Google is a highly flexible and hospitable environment, much like Stanford, so you should be able to try this if you want to. Of course, everyone has to find their own way with this, and lots of women would find it too distracting to have the babies at work even temporarily. The main thing is to figure out what you can do to support extended breasfeeding for as long as you want and keep trying. Just because lots of women use pumps doesn't mean that they are the right answer. Pumps mean bottles, which can confuse babies and lead them to reject the breast eventually.

Check out the Mountain View chapter of the League, too.


Posted by Jessica T, a Palo Alto Online blogger,
on Oct 21, 2013 at 11:29 am

Jessica T is a registered user.

Thanks for your support, Michele. I do want to breastfeed these twins for as long as possible. Indeed I quit nursing (and pumping) when my oldest daughter was one, so I don't have any experience with breastfeeding a toddler - the bonding sounds nice. And it was a relief to do away with the pump and the disruptions in my schedule at work. You are absolutely right that I could give nursing a try at Google - I know that my colleagues would be supportive and there are plenty of spaces where it would be possible. Perhaps I will...

Extracted information ->

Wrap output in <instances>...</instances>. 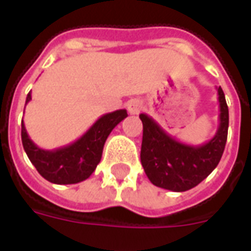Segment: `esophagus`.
<instances>
[{
    "label": "esophagus",
    "instance_id": "obj_1",
    "mask_svg": "<svg viewBox=\"0 0 251 251\" xmlns=\"http://www.w3.org/2000/svg\"><path fill=\"white\" fill-rule=\"evenodd\" d=\"M126 107H127V111H129L131 115H137L140 114L142 111V109H144V103H142L141 99L134 98L130 99V100L127 102Z\"/></svg>",
    "mask_w": 251,
    "mask_h": 251
}]
</instances>
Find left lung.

Aim 1 ->
Answer these questions from the breastfeeding discussion:
(a) According to the first comment, what do pumps mean, and what can that lead babies to do?
(b) Which chapter of the League does the first comment suggest checking out?
(c) How old was Jessica T's oldest daughter when Jessica T quit nursing and pumping?
Aim 2 ->
Resume the breastfeeding discussion after its final sentence.

Written answer 1 ->
(a) Pumps mean bottles, which can confuse babies and lead them to reject the breast eventually.
(b) The Mountain View chapter.
(c) One.

Written answer 2 ->
Posted by Michele Dauber, a resident of Barron Park,
on Oct 21, 2013 at 11:49 am

I liked seeing my baby during the day, actually. You wrote another post about how you were going to feel about pumping during the day, and I was thinking when I read that how much nicer it would be to see the baby instead of the pump even if it was only a couple days a week. And if your husband brings him, that could also be a nice treat. Good luck, and don\'t believe anyone who tells you it\'s too hard to nurse twins and work. It can totally be done and fortunately you work in a very supportive place.


Posted by Appreciative, a resident of Evergreen Park,
on Oct 21, 2013 at 12:31 pm

Just wanted to say that I whole heartedly agree! Thanks for bringing it up. It makes me sad when I see a woman all tented up - though the distraction issue is an important practical factor I'm glad to be told about - because I'm not sure there's much that's more beautiful than the mother-baby bond and the nurturing of nursing. Covering it up makes it seem like something to be ashamed of. It's really a little grace for the community when we are reminded of the lovely mother-child connection that's all around us.

Just a pumping note - I loved my pump because it made nursing possible, and the dairy aspect just seemed kind of funny!


Posted by CherylBac, a resident of Menlo Park,
on Oct 21, 2013 at 4:27 pm

Also, I do think some mothers just prefer to be modest (like some women choose to wear a one piece instead of a bikini). It's great that we have the option to cover up or not. Your post is a great reminder about the benefits of not using a cover.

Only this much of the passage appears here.